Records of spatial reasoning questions
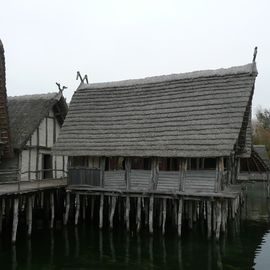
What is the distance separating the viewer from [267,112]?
73125 mm

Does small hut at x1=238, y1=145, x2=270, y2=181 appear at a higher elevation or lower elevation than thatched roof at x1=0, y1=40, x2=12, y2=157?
lower

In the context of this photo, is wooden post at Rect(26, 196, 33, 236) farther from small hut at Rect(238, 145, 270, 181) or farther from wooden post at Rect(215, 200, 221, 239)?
small hut at Rect(238, 145, 270, 181)

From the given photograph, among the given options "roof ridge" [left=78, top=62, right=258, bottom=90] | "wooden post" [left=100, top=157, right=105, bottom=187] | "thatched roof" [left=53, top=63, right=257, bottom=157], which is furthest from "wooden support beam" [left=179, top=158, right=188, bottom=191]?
"roof ridge" [left=78, top=62, right=258, bottom=90]

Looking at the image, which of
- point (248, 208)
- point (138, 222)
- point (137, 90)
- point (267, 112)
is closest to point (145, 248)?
point (138, 222)

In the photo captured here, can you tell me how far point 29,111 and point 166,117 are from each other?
9445 mm

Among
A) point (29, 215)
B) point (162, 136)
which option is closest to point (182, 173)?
point (162, 136)

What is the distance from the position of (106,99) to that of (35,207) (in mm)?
7067

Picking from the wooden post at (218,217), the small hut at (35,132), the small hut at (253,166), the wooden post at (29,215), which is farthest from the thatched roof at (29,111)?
the small hut at (253,166)

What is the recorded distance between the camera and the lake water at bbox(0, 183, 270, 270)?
52.1 ft

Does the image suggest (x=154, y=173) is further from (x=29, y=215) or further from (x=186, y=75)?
(x=29, y=215)

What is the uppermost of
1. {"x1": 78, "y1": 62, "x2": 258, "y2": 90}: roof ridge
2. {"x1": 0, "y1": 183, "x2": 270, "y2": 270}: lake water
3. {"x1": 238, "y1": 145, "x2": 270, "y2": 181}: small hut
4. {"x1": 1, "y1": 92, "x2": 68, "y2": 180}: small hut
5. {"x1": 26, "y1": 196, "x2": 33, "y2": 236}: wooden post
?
{"x1": 78, "y1": 62, "x2": 258, "y2": 90}: roof ridge

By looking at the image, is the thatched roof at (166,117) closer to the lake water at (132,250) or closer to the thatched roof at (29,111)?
the thatched roof at (29,111)

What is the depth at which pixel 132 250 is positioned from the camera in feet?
58.5

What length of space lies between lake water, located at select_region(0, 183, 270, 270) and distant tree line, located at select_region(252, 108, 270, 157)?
127ft
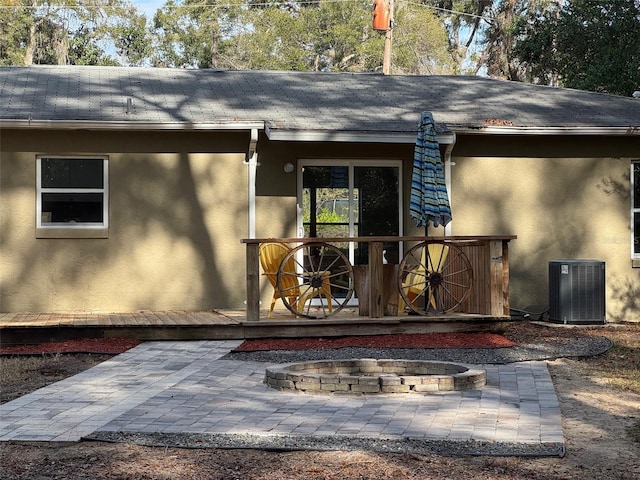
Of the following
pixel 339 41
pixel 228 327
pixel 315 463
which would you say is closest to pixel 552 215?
pixel 228 327

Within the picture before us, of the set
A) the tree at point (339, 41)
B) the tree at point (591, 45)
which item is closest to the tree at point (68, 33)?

» TASK DETAILS
Gather every line above that contains the string "left". Case counts.

» SOLVED PROBLEM
From the given photograph, among the given options "roof ridge" [left=78, top=62, right=258, bottom=90] | "wooden post" [left=100, top=157, right=105, bottom=187] | "thatched roof" [left=53, top=63, right=257, bottom=157], which is furthest from "wooden support beam" [left=179, top=158, right=188, bottom=191]?
"roof ridge" [left=78, top=62, right=258, bottom=90]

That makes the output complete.